Added basic description of evaluation procedure to developer documentation

KarlLundengaard · KarlLundengaard · commit 1a94457d45f1 · 2025-03-19T11:05:24.000Z
diff --git a/app/docs/dev.md b/app/docs/dev.md
@@ -1,6 +1,16 @@
 # CompareExpressions
 This function utilises the [`SymPy`](https://docs.sympy.org/latest/index.html) to provide a maths-aware evaluation of a learner's response.
 
+## Architecture overview
+The execution of the evaluation function follows this pattern:
+
+- Determine context
+- Parse response and answer data
+- Parse criteria
+- Store input parameters, parsed responses in a key-value store that allows adding new fields, but not editing existing fields
+- Execute generation feedback procedure provided by the context to generate written feedback and tags
+- Serialise generated feedback and tags in a suitably formatted dictionary
+
 ## Evaluation function
 
 The main evaluation function is found in `evaluation.py` as has the following signature:
@@ -37,7 +47,7 @@ The overall flow of the evaluation procedure can be described as follows:
 ### Context
 
 The context is a data structure that contains at least the following seven pieces of information:
-- `default_parameters` A dictionary where the keys are parameter names and the values are the default values that the evaluation function will use unless another value is provided together with the response. The only required field is the 
+- `default_parameters` A dictionary where the keys are parameter names and the values are the default values that the evaluation function will use unless another value is provided together with the response. The required fields are context-dependent, currently all contexts use the default parameters found in `utility\expression_utilities.py` and the `physical_quantity` context adds a few extra fields, see the default parameters defined in `context\physical_quantity.py`.
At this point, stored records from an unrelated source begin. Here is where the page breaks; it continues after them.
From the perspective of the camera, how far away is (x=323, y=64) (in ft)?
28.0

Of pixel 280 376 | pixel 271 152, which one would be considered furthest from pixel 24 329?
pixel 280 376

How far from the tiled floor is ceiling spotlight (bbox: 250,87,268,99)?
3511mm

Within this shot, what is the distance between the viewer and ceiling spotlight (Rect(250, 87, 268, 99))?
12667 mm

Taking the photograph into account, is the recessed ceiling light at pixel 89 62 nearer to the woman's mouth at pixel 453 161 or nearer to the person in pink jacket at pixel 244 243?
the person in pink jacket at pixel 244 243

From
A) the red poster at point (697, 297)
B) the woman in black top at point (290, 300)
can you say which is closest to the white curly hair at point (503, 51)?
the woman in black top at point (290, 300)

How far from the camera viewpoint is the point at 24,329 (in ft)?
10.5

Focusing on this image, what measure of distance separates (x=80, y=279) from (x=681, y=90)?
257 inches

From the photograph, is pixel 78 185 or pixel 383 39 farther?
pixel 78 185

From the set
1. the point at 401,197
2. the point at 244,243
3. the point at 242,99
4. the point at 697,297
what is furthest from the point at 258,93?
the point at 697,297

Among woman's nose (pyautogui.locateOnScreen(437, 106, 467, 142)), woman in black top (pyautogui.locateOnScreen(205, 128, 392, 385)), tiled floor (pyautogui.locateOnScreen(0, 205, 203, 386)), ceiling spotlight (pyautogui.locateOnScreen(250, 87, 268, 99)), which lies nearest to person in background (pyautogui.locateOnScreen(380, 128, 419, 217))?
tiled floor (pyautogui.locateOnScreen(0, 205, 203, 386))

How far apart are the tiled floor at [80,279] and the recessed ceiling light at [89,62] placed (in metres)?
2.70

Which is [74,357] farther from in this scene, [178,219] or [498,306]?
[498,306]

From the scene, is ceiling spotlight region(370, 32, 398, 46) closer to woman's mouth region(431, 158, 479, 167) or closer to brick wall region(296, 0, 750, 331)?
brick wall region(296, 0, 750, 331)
 - `expression_parse` function that parses expressions (i.e. the `response` and `answer` inputs) into the form used by the feedback generation procedure.
 - `expression_preprocess` function that performs string manipulations that makes ensures that correctly written input expressions follows the conventions expected by `expression_parse`.
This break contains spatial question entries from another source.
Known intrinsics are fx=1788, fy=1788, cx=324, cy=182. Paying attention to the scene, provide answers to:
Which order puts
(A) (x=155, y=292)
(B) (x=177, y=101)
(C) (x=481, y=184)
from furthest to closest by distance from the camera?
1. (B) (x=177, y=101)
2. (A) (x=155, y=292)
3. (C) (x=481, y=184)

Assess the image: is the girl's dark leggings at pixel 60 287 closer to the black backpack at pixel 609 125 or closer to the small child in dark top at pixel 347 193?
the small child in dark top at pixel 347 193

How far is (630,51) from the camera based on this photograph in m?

 - `expression_preview` is a function that generates a string that can be turned into a human-readable representation of how the evaluation function interpreted the response.
@@ -50,12 +60,13 @@ The context can also contain other fields if necessary.
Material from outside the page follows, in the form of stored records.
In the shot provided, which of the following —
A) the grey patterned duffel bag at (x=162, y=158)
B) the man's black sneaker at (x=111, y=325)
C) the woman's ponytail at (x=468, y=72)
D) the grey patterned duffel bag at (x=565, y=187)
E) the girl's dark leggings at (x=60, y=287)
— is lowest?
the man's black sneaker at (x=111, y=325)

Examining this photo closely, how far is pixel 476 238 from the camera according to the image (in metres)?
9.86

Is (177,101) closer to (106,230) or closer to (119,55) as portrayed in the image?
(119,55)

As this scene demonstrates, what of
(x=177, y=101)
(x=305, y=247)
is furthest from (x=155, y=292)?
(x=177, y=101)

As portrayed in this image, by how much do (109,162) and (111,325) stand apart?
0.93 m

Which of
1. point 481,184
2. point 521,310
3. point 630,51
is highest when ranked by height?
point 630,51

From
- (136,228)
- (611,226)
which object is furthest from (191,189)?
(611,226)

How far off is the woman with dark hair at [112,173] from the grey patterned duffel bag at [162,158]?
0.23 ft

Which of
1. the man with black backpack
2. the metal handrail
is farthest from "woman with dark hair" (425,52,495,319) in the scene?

 **Remark:** The current implementation uses a dictionary rather than a dedicated class for ease of iteration during the initial development phase.
 
 There are currently two different contexts:
-- `symbolic` Handles comparisons of various symbolic expressions. Defined in `context\symbolic.py`.
-- `physical_quantity` Handles comparisons of expressions involving units. Defined in `context\physical_quantity.py`.
+- `symbolic`: Handles comparisons of various symbolic expressions. Defined in `context\symbolic.py`.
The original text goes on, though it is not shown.